Festus City Council member Staci Templeton resigned on Saturday after five years in office.
The Ward 2 councilwoman is the latest member to leave office during data center backlash.
Festus residents voted out all four council members running for reelection last week in favor of candidates who opposed a proposed hyperscale data center project.
Templeton has taken part in the council's unanimous decisions leading up to a proposed hyperscale data center in the city's 4th Ward.
But she voted against an agreement setting requirements for data center developer CRG alongside fellow Ward 2 council member Brian Wehner.
Wehner was one of the council members unseated last week.

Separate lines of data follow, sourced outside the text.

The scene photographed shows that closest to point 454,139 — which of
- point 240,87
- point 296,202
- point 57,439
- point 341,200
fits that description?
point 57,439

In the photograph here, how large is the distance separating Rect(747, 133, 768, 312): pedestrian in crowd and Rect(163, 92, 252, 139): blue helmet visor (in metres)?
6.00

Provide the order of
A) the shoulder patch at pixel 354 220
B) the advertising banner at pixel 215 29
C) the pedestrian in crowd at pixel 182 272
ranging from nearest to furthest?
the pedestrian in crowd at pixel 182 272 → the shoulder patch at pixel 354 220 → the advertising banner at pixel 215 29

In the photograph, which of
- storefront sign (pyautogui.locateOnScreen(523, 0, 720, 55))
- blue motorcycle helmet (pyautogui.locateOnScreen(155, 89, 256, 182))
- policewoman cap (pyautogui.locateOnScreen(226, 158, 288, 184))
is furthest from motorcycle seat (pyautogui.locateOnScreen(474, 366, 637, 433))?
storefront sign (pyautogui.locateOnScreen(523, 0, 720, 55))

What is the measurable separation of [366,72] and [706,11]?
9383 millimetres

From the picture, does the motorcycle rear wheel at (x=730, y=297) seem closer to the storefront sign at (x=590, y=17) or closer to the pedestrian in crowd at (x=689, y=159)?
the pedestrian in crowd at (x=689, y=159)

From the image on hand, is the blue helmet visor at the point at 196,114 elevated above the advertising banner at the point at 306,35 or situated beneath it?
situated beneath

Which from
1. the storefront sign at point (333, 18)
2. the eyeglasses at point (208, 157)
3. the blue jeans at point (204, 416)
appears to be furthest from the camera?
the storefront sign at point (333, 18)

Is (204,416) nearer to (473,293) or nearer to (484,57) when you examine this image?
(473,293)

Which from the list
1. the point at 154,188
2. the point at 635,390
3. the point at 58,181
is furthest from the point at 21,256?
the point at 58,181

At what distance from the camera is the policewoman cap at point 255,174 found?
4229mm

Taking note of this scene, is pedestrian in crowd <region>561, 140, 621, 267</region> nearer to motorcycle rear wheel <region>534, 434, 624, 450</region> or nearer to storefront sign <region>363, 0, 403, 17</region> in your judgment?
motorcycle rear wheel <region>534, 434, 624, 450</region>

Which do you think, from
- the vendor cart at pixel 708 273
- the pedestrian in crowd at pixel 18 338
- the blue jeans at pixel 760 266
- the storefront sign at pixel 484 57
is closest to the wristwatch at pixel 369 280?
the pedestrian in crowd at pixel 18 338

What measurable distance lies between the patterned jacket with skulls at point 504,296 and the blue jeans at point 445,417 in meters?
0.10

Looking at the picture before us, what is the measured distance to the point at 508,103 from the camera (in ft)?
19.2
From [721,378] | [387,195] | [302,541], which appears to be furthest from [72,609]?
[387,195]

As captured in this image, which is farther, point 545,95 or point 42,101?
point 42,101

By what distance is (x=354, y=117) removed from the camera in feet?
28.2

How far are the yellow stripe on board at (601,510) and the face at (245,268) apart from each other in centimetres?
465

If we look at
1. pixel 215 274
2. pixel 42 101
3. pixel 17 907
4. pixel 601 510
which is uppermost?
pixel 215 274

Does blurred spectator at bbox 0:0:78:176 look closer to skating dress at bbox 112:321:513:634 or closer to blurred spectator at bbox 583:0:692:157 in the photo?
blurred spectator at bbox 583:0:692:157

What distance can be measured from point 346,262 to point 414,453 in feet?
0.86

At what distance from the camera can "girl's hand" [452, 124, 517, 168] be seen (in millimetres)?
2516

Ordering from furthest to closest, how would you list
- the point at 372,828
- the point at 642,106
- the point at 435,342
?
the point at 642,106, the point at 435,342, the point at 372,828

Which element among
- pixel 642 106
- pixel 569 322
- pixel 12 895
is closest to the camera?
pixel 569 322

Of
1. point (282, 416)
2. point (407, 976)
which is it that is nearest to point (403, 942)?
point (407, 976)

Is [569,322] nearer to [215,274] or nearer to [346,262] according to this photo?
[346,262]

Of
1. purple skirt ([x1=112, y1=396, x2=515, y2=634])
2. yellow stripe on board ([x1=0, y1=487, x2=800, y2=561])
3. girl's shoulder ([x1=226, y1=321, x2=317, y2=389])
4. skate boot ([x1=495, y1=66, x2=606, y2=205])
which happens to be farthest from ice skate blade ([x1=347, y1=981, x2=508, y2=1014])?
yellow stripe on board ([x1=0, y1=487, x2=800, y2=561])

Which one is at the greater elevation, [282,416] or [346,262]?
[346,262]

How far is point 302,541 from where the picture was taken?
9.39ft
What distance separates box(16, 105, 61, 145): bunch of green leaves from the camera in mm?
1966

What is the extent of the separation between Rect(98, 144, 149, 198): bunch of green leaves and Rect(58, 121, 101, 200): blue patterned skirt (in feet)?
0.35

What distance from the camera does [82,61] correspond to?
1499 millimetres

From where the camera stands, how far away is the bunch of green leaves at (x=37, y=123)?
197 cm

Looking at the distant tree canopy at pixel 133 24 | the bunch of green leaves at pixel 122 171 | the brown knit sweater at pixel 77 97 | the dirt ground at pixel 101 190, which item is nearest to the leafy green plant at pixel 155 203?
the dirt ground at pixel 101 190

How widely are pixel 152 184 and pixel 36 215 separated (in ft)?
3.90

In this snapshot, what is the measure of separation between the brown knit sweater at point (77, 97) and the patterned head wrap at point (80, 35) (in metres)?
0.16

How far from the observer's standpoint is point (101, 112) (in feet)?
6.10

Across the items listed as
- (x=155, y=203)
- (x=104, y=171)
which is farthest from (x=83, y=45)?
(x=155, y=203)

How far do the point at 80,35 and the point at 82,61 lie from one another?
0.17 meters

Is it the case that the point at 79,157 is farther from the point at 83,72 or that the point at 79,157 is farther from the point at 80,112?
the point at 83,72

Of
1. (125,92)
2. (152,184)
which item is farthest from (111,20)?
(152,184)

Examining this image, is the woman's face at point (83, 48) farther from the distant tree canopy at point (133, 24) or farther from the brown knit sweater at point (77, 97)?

Mayor Sam Richards said Templeton announced her resignation privately on Saturday but agreed to stay on for the Monday city council meeting at his request.
Four new council members were sworn in Monday night before the council elected pro-data center member Mike Cook as mayor pro tempore.
In that meeting, Templeton tied the vote in favor of Cook over anti-data center council newcomer Rick Belleville.
The mayor had the tie-breaking vote to elect Cook.
“I just asked her to make the council meeting on Monday and then (said) she could resign after that meeting,” Richards said.
“And that's what she did.”
Richards said Templeton left for personal reasons.
Richards will choose a new candidate for the vacant seat.
Then, the remaining members will decide whether to approve them.
Council members serve two-year terms — and one member from each of the city's four wards is up for election every year.
Data center opposition group Wake Up Jeffco and four Festus residents are suing the city and CRG, claiming city officials knowingly withheld information about the potential development that was within the public interest.
The suit aims to invalidate the city's requirements for the developer and reverse rezoning decisions related to the area set aside for the proposed project.